Conflicts of interest
None.
Description of authors’ roles
J.B. Tonga wrote the main parts of the manuscript, and I.D Ulstein, E. Arnevik, M. Korsnes, and K. Werheid assisted with critical content in the manuscript. J. Satyte-Benth completed the statistical analysis and assisted with writing the results. J.B. Tonga and I.D. Ulstein recruited the participants and collected the data. K. Werheid developed the original German CORDIAL study, together with A.I. Thone-Otto. I.D. Ulstein developed the Norwegian CORDIAL study.
Acknowledgments
The CORDIAL study was funded by the Norwegian Health Association, the Old Age Psychiatry Research Network, Telemark Hospital Trust and Vestfold Trust (TeVe), the Department of Old Age Psychiatry, Oslo University Hospital, and the Civitan Norway Research Foundation of Alzheimer’s Disease. The authors did not enter into an agreement with a funding organization.

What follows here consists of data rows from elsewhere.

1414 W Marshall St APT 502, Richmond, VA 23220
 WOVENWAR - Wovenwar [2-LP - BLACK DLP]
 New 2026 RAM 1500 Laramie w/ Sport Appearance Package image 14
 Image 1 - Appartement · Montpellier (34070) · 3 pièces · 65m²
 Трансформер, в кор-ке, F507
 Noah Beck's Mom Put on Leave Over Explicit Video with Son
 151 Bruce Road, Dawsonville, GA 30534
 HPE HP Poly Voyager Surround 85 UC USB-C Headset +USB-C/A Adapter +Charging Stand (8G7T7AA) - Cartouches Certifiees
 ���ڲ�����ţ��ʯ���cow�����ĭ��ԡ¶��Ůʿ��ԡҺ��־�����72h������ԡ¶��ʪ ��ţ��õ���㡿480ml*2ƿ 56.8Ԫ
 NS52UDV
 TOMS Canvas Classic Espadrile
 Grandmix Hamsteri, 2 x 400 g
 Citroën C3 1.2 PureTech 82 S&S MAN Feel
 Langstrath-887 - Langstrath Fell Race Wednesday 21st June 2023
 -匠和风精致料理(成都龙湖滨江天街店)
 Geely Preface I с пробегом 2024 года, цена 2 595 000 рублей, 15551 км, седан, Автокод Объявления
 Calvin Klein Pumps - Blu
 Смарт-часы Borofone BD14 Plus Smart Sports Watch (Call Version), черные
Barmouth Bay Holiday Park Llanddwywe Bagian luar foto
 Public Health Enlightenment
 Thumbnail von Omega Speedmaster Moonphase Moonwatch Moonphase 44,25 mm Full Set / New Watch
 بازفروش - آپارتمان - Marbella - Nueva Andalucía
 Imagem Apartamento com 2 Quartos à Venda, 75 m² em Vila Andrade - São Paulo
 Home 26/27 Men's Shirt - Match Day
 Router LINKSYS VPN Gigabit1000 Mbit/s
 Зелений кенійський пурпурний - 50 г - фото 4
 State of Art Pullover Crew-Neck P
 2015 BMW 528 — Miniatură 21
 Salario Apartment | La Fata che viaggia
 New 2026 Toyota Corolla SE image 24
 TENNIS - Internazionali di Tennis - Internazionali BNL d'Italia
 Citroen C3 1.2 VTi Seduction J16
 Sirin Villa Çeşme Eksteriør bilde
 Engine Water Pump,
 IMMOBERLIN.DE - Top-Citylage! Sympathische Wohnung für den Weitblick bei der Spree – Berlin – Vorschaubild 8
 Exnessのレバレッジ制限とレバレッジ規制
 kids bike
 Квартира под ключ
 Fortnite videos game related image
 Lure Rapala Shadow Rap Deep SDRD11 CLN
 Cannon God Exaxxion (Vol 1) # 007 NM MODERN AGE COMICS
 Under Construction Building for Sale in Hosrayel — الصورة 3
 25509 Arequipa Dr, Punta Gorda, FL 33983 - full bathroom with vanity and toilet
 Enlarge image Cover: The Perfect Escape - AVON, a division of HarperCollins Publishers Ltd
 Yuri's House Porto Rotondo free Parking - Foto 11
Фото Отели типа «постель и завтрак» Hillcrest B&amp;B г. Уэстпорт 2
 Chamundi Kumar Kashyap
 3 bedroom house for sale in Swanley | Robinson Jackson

The research team would like to thank all the participants and caregivers that participated in this study, and the health staff that helped with the study. Thanks to A.I. Thone-Otto, who conjointly developed the CORDIAL program with K. Werheid. We would also like to thank the following hospitals for participating:
Department of Geriatric Medicine, Institute of Clinical Medicine, Oslo University Hospital, Ullevål, Norway; Department of Old Age Psychiatry, Oslo University Hospital, Grønland, Norway; Department of Old Age Psychiatry, Akershus University Hospital, Skytta, Norway; Department of Old Age Psychiatry, Innlandet Hospital Trust, Sanderud, Norway; and Department of Old Age Psychiatry, Vestfold Hospital Trust, Granli, Norway.